Start of Records supplied

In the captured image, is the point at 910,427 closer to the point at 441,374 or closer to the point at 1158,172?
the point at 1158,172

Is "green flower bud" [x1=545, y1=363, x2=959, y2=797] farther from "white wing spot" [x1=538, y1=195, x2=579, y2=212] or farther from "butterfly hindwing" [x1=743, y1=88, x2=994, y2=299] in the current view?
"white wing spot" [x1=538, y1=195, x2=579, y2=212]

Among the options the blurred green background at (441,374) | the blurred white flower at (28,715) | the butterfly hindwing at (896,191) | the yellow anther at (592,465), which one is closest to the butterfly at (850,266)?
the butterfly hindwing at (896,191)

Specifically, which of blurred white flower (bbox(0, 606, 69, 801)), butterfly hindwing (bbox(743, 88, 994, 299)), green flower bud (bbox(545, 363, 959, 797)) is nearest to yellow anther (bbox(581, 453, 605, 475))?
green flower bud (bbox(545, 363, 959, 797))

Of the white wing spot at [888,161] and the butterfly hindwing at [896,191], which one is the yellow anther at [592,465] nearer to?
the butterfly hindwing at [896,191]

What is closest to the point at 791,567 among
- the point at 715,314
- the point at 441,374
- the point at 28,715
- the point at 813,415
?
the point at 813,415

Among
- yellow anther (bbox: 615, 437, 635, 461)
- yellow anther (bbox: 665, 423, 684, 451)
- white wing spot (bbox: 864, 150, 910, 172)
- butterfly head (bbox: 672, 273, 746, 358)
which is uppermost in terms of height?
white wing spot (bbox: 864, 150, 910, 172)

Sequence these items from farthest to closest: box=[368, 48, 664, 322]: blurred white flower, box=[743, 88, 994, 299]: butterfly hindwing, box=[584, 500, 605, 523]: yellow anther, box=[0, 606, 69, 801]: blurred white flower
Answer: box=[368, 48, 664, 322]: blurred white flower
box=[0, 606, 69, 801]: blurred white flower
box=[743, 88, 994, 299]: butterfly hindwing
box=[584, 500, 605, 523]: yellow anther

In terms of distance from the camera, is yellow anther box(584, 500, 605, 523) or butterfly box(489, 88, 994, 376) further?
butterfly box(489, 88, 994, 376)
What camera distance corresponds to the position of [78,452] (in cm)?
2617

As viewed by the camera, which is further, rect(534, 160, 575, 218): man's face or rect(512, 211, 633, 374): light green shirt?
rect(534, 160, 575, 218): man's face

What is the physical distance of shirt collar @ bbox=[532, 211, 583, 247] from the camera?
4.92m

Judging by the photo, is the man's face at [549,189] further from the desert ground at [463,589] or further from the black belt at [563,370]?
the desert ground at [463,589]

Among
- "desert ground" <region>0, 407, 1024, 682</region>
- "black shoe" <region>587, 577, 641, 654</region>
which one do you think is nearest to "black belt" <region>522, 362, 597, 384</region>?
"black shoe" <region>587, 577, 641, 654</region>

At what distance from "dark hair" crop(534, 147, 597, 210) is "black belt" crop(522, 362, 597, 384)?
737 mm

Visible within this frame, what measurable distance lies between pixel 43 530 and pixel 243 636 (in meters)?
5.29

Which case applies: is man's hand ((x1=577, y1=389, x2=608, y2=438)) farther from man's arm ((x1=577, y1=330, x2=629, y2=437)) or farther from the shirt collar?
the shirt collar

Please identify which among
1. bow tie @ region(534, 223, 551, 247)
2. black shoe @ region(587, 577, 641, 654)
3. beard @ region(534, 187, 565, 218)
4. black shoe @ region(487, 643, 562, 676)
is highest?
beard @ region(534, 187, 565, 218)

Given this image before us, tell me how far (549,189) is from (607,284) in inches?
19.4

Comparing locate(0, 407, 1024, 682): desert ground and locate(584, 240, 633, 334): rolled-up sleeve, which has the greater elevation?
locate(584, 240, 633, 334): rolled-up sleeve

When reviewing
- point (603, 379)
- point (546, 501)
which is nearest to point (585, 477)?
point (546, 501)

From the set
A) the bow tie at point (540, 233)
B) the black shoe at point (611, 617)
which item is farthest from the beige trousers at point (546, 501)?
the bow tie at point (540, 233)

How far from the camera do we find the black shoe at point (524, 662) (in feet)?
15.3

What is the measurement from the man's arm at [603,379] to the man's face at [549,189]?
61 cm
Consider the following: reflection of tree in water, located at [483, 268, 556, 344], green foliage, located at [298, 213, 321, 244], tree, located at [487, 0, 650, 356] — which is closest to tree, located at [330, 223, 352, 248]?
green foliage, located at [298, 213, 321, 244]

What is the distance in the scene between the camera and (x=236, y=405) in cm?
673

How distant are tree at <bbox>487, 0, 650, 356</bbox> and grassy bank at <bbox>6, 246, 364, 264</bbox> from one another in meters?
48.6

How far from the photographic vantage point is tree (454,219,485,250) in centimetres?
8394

End of Records supplied

= Task brief =
Rewrite the records starting with the line containing "How far from the photographic" and going on through the end of the records, changing "vantage point" to "viewpoint" and leaving everything else the same.

= Correct answer =
How far from the photographic viewpoint is tree (454,219,485,250) in centimetres?
8394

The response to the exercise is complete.